They clearly got it wrong. Bring it to their attention.
Quote from drosengarden:
From what I'm reading from other posts - the suggestion is that Scottrade is making me "ante up the margin" to cover the options in the event they get called away. I'm not sure why this is?
Because they do not know what they are doing. Take the suggestions of others and call to ask. I bet you will not like their answer.
But could somebody please help me understand the math so I can see exactly what is happening here?
When you buy stock and write calls, the total cash used is the amount by which your buying power (not counting margin) is reduced. In other words, when you sell the covered calls, your BP should increase, not decrease
And many of you are right - Scottrade is not good for options. I cannot do any nakeds.
Advice. Do not write naked calls. Ever.
Do not write naked puts unless you WANT to own stock at a lower price.
Use spreads to reduce risk.
I found another broker - seems REAL inexpensive - www.ChoiceTrade.com - whaddya'll think about them?
Don't do it.
Price is NOT everything.
Stick with Coach's advice.
Mark
Quote from drosengarden:
Jun,
Sorry about that - the Strike Price of the calls I sold are $16.00. So in fact the calls were ITM by a little under $0.06/share.

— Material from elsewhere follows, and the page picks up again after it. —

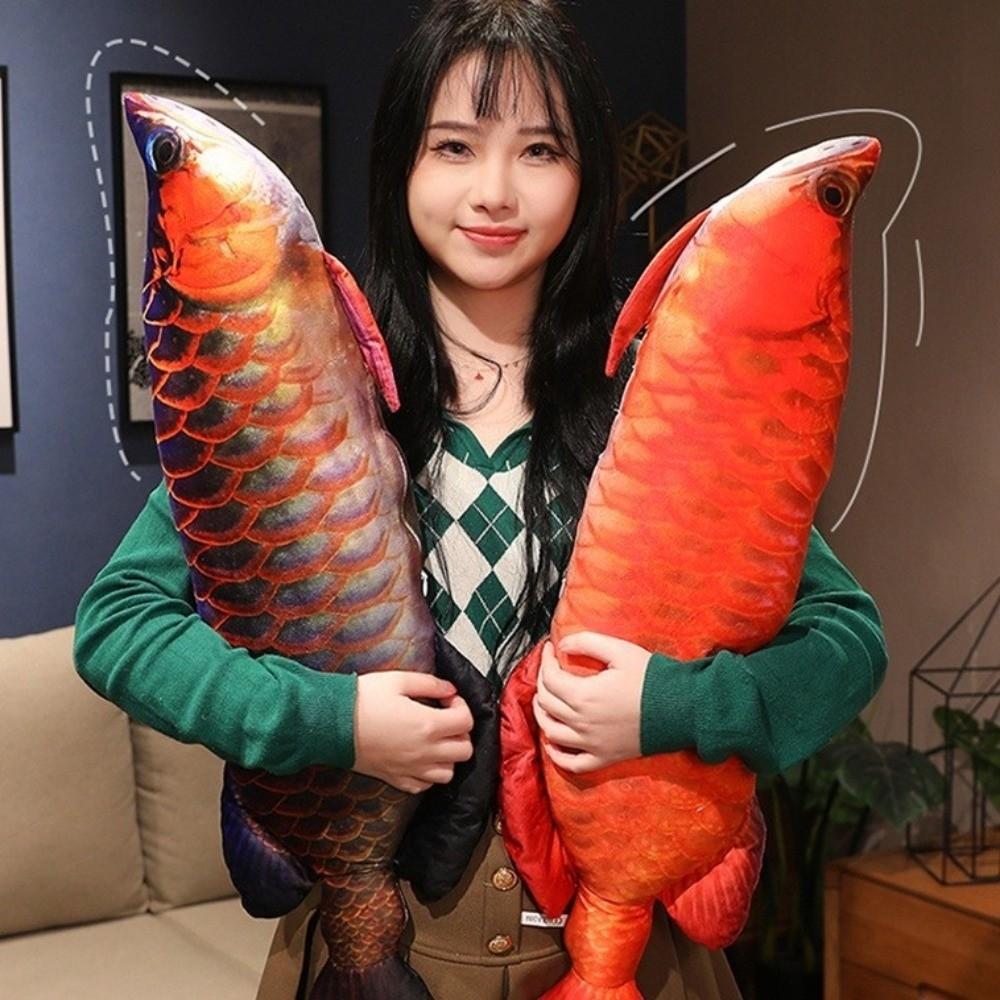 Cute Stuffed Fish Doll Lifelike Fish Plush Pillow Arowana Plush Toys Collectible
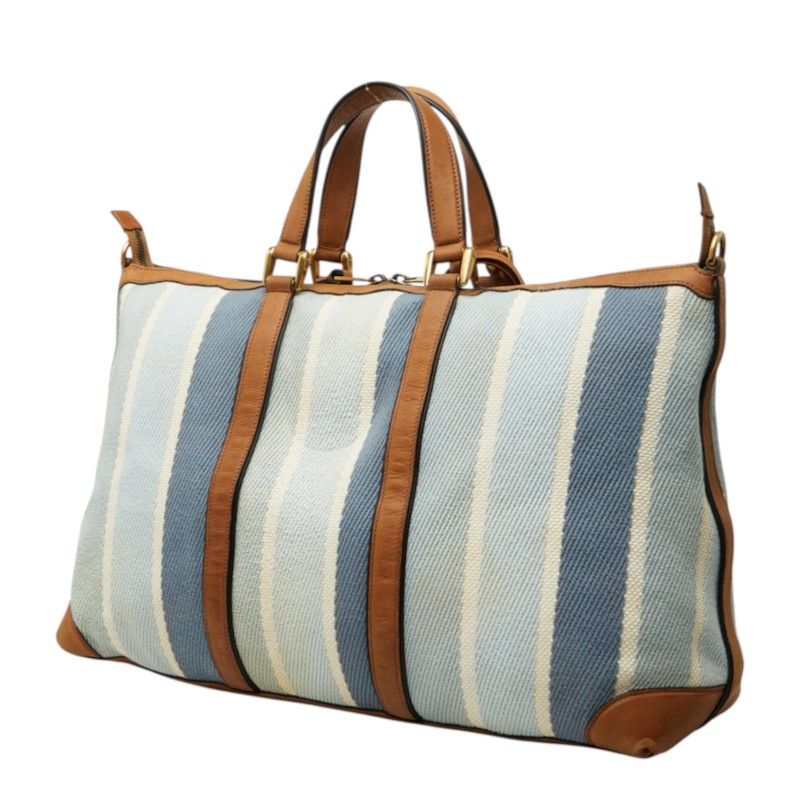 Gucci Boston Bag Weekender 2-Way Stripe Blue Canvas Leather — view 2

From what I'm reading from other posts - the suggestion is that Scottrade is making me "ante up the margin" to cover the options in the event they get called away. I'm not sure why this is?
But could somebody please help me understand the math so I can see exactly what is happening here?
And many of you are right - Scottrade is not good for options. I cannot do any nakeds. I found another broker - seems REAL inexpensive - www.ChoiceTrade.com - whaddya'll think about them?
Thanks for helping me with the math in advance.